In Japan, almost all strains have ABD-type cagA and s1m1-type vacA, which are the most virulent genotypes, although clinical outcomes of the infection vary [2527]. Conventional genotyping based on the partial sequences of the genes are not enough to predict different risks for gastric cancer or MALT lymphoma. Although the genetic diversity of these factors affects the pathogenesis of associated malignancies, few previous studies have focused on the entire sequences of cagA and vacA [28]. We therefore investigated the full protein sequences of CagA and VacA to identify amino acid loci where the allele frequency is significantly different between H. pylori strains isolated from patients with GC and MALT lymphoma. The differing amino acid residues were further compared with their corresponding amino acids in H. pylori strains isolated from patients with gastritis, who principally were individuals who may develop either GC or MALT lymphoma in the future.


Patients and H. pylori

Helicobacter pylori strains were isolated from the gastric mucosa of Japanese patients infected with H. pylori who underwent endoscopy at Oita University Faculty of Medicine Hospital (Yufu, Japan) and its affiliated hospitals (Oita, Japan) between February 1997 and April 2014. Included presentations were gastritis only (i.e., histological gastritis without peptic ulcers nor any malignancy), GC, and MALT lymphoma. We analyzed 18, 12, and 22 strains obtained from patients with GC, MALT, and gastritis, respectively. For patients with GC, MALT, and gastritis, respectively, the average age and the (male/female ratio) were 64.3 a (9/9), 64.4 a (8/4), and 57.9 a (9/13). Gastric biopsy specimens were taken from the antrum (pyloric gland area) and the corpus (fundic gland area). GC were identified by endoscopy; GC and MALT lymphoma were further confirmed by histopathology [29]. Written informed consent was obtained from all participants, and the protocol was approved by the Ethics Committees of Oita University Faculty of Medicine (Yufu, Japan).

Isolation of H. pylori

Antral biopsy specimens were obtained for the isolation of H. pylori using standard culture methods, as previously described [25]. Helicobacter pylori DNA was extracted from confluent plate cultures expanded from a single colony using DNeasy Blood & Tissue kit (QIAGEN Inc., Valencia, CA, USA).

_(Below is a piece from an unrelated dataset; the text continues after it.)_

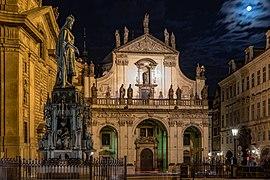 La façade d'une église baroque, de nuit, au clair de lune, entourée par plusieurs bâtiments, une statue d'un homme au premier plan à gauche.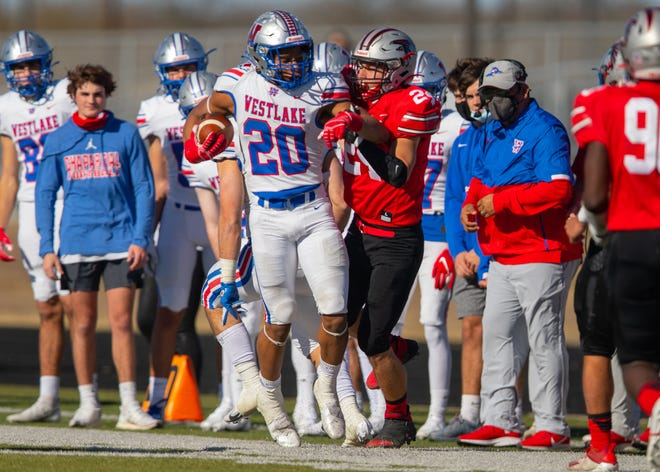 Westlake running back Zane Minors is shoved out of bounds by San Antonio Stevens defensive back Jaiden Lopez during Westlake's 71-14 win in a 6A Division I regional semi-final playoff Saturday at Bastrop ISD Memorial Stadium. Minors finished with 154 yards from scrimmage and two touchdowns.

Gene sequencing and data acquisition

Genome sequence data of H. pylori strains were obtained using paired-end reads (2 × 150 or 2 × 300 bp) on HiSeq 2000 and MiSeq sequencers (Illumina, Inc., San Diego, CA, USA). Sample multiplexing was provided by using an Indexed DNA library, and manipulated using the Nextera XT Index Kit and the Nextera XT DNA Library Preparation Kit (Illumina, Inc., San Diego, CA, USA), following the manufacturer’s instructions. We performed de-novo assembly of the short read data using the CLC Genomics Workbench v. 7.0.4 commercial software (CLC QIAGEN), with automated word size and bubble size, and a minimum contig size 200 bp. ORFs were predicted by the same software, which identified CagA and VacA using the genes of Japanese strain F32 (Accession Number NC_017366). We took top hit genes whose % identity and length coverage were at least 85 and 80%, respectively. In case cagA and vacA genes were not detected by next-generation sequencing, we used PCR and the Sanger method. Primers for PCR amplification and direct sequencing of the entire coding regions of cagA and vacA are shown in Table 1. The regions containing full-length cagA and vacA were amplified by PCR, and sequenced as previously described. We attached a list of accession numbers of the cagA and vacA sequences as Additional file 1.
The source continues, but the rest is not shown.